>> Start

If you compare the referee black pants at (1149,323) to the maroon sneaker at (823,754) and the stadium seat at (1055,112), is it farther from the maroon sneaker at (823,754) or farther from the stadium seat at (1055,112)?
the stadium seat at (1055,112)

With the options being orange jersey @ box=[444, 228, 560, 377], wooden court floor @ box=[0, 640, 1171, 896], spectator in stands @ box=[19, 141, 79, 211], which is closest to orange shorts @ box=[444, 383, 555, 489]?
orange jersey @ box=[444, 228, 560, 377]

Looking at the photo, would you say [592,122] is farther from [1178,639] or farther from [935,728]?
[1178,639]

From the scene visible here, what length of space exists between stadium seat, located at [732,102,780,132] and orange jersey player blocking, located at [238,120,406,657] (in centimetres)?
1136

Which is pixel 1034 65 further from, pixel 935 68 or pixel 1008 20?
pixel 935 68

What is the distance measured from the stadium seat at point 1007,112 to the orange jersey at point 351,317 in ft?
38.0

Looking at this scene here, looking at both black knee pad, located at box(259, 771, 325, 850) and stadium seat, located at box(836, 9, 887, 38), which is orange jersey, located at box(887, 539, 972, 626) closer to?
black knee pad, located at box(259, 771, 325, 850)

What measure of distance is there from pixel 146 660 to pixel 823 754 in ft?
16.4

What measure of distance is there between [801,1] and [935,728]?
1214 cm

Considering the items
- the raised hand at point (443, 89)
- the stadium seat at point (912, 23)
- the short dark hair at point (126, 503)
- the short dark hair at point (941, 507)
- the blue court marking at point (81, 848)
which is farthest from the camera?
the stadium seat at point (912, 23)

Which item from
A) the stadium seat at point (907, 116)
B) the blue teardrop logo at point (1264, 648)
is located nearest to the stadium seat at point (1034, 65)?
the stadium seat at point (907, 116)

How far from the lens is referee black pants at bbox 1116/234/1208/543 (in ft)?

>> End

Problem description: Restate the data above exactly, keeping each word as it stands.

Output below:
If you compare the referee black pants at (1149,323) to the maroon sneaker at (823,754) and the stadium seat at (1055,112), is it farther from the maroon sneaker at (823,754) or farther from the stadium seat at (1055,112)?
the stadium seat at (1055,112)

With the options being orange jersey @ box=[444, 228, 560, 377], wooden court floor @ box=[0, 640, 1171, 896], spectator in stands @ box=[19, 141, 79, 211], which is closest to orange shorts @ box=[444, 383, 555, 489]?
orange jersey @ box=[444, 228, 560, 377]

Looking at the photo, would you say [592,122] is farther from [1178,639] or farther from [935,728]?
[1178,639]

From the scene visible here, what length of space exists between stadium seat, located at [732,102,780,132] and orange jersey player blocking, located at [238,120,406,657] (in centimetres)?
1136

Which is pixel 1034 65 further from, pixel 935 68 or pixel 1008 20?
pixel 935 68

What is the distance measured from the stadium seat at point 1007,112 to the orange jersey at point 351,317 in ft?
38.0

Looking at this scene here, looking at both black knee pad, located at box(259, 771, 325, 850) and stadium seat, located at box(836, 9, 887, 38), which is orange jersey, located at box(887, 539, 972, 626) closer to?
black knee pad, located at box(259, 771, 325, 850)

What measure of distance is there from pixel 146 660 to pixel 823 754 in ft?
16.4

What measure of distance is there between [801,1] and [935,728]?
1214 cm

Considering the items
- the raised hand at point (443, 89)
- the stadium seat at point (912, 23)
- the short dark hair at point (126, 503)
- the short dark hair at point (941, 507)
- the blue court marking at point (81, 848)
which is farthest from the camera?
the stadium seat at point (912, 23)

Which item from
A) the stadium seat at point (907, 116)
B) the blue teardrop logo at point (1264, 648)
is located nearest to the stadium seat at point (1034, 65)?
the stadium seat at point (907, 116)

How far from the lens is referee black pants at bbox 1116/234/1208/543 (in ft)?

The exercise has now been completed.